For more information on the Third Grade Reading Law, go to home page of our website www.mvs.k12.mi.us. It is our first spotlight article.
Carl Schoessel, a 20-year plus veteran superintendent at the Hastings Area School System with extensive knowledge of school finance and budgets, agreed to accept the interim superintendent position at Delton Kellogg Schools in July of 2014, when then-Superintendent Paul Blacken retired.
It was to be a short transition. “I would do a semester to keep things in place and help with the financial problems until a new superintendent was hired,” Schoessel said. He stayed for three years.
His "term" is over, but he's agreed to stay available and help with the transition to new Superintendent Kyle Corlett.
During those three years, the district’s problems included a $1.6 million bill from the state, declining student count, half-completed construction work and the threat of being designated a school in financial stress.
“We worked as a team, and as a team, we overcame them,” he said.
Looming was the repayment of $1.6 million to the state in excessive state aid after auditors found errors in the student count from 2009-2011. With no remedy in the courts, in 2015, Schoessel, attorneys, board of education members and others, made a final appeal to the state Superintendent of Public Instruction. Their argument was persuasive and they won a reduction in the payback from $1.6 million to $360,000 to be paid back over five years.
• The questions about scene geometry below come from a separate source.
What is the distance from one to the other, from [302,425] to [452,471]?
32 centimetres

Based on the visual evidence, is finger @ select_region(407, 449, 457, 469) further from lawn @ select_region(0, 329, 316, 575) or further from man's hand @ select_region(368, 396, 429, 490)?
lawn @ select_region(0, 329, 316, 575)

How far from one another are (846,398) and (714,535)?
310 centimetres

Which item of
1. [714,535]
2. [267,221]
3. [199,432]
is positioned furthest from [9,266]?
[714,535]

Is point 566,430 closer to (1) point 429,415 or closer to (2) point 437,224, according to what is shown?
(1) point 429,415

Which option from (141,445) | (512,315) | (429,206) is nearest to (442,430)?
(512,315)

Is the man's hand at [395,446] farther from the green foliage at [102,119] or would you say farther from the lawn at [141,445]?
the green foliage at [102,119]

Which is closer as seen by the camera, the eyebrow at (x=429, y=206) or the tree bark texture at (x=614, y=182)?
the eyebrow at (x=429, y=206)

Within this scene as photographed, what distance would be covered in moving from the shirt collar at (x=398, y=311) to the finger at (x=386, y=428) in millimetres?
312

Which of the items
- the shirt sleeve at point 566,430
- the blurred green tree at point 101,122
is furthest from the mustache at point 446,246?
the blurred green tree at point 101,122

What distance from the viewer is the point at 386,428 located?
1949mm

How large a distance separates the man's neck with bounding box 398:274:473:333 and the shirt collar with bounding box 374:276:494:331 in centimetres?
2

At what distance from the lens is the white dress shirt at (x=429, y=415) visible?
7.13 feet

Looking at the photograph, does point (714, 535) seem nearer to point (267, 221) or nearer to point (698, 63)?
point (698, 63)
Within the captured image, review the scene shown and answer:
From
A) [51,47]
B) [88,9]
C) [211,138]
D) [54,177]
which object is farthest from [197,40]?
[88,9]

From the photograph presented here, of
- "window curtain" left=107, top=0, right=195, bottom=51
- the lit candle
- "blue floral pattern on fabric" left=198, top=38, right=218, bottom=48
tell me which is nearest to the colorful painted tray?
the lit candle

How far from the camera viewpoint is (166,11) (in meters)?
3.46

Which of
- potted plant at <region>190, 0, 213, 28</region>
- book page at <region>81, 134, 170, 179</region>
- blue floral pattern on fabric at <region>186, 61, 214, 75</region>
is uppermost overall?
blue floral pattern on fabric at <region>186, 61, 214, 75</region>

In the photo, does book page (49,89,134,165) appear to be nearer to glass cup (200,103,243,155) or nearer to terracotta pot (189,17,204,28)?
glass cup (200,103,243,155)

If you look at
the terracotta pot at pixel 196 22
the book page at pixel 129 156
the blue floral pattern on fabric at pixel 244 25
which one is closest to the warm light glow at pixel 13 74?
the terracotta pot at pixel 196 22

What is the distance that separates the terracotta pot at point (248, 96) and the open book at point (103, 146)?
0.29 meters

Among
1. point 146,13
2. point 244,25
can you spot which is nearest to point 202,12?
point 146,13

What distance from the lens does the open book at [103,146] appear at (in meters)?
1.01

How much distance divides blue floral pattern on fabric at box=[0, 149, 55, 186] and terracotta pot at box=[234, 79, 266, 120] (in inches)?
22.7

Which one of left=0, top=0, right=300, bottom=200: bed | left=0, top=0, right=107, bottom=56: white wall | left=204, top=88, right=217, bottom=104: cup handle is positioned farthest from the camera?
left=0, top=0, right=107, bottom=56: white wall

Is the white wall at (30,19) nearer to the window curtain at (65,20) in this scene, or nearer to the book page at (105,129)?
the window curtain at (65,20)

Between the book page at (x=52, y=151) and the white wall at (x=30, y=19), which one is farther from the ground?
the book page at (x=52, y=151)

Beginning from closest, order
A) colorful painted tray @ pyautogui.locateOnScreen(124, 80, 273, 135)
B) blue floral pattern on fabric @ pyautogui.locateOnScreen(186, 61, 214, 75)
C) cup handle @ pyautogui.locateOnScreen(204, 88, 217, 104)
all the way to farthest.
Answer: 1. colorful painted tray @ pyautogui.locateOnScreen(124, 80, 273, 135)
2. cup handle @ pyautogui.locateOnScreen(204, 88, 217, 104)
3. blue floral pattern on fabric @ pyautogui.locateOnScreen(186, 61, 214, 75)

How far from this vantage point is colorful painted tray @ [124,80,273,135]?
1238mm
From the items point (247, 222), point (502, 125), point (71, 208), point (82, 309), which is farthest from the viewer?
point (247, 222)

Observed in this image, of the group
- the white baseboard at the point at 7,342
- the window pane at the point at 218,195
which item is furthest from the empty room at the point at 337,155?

“We can make those payments, we couldn’t have made the $1.6 million,” Schoessel said.
With some of the financial uncertainty gone, the board of education asked Schoessel to stay another year to help with half-finished millage-funded construction work. “That would wind down within a year, so I signed on for another year.” He also wanted to work on the declining student count, either by retaining or recruiting students.The construction is wrapping up this summer and student counts have now risen three years in a row.
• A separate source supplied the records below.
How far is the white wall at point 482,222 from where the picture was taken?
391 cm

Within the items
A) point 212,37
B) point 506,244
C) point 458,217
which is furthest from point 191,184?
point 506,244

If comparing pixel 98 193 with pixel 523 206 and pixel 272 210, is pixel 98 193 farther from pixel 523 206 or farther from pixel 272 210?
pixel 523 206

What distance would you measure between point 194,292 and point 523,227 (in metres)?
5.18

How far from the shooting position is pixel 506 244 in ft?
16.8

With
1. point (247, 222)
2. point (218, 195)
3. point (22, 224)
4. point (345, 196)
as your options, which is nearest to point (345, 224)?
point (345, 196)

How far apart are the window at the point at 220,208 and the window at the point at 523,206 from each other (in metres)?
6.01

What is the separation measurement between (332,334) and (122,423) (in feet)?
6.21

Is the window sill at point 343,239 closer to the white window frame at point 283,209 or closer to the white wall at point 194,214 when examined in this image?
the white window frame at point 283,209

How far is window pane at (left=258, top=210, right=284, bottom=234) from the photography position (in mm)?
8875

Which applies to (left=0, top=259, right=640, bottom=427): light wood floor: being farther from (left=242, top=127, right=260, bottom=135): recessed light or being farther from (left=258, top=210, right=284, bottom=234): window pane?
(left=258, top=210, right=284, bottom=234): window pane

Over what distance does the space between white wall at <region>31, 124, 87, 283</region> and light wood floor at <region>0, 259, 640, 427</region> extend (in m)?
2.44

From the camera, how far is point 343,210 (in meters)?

Last year, the Michigan Department of Treasury declared potential financial stress in the district. Delton Kellogg was to restore its fund balance to five percent of revenue by the end of the 2017-2918 school year or submit periodic financial status reports to the state treasury. The district ended 2016 with a 5.2 percent fund balance, 18 months early. In December, 2016, the state treasurer determined the potential stress no longer existed.
The goal was met because of a substantial increase in student enrollment, hence more state aid, and a “wonderful staff” that agreed to a cut in salaries by teachers and a wage freeze by others, Schoessel said. “”Everybody gave something. They saved the school. There were other things, but those are the two major reasons. We have a good team here, and this was definitely a team effort.”
“Carl was definitely a game changer,” Board of Education President Jim McManus said. “He was able to keep morale up; he brought confidence. He negotiated with all of the groups for long term contracts so we could do long term budgeting; that made it a lot easier for us to dig out of the hole. He did the bond work correctly and we got $1 million more than we planned. With his help, enrollment stabilized,” he said.
“We didn’t have to cut any academics or sports. We held on. It’s a testament to his confidence. Without him there, we may not have been able to do what we did. It was a gift that he was able to come and help us out and he did. He left us in a position of strength and able to move forward.”
Delton was one of 50 schools in Michigan ranked one of the Best High Schools in Michigan by U.S.News in 2014, offers 31 Advanced Placement Courses and has rising test scores. The students have won academic honors, and the high school basketball team won a sportsmanship award, McManus said.
“I have said to everyone, it was my pleasure to be here,” Schoessel said. “It is privilege to be part of the team. This is a good community, with good people.”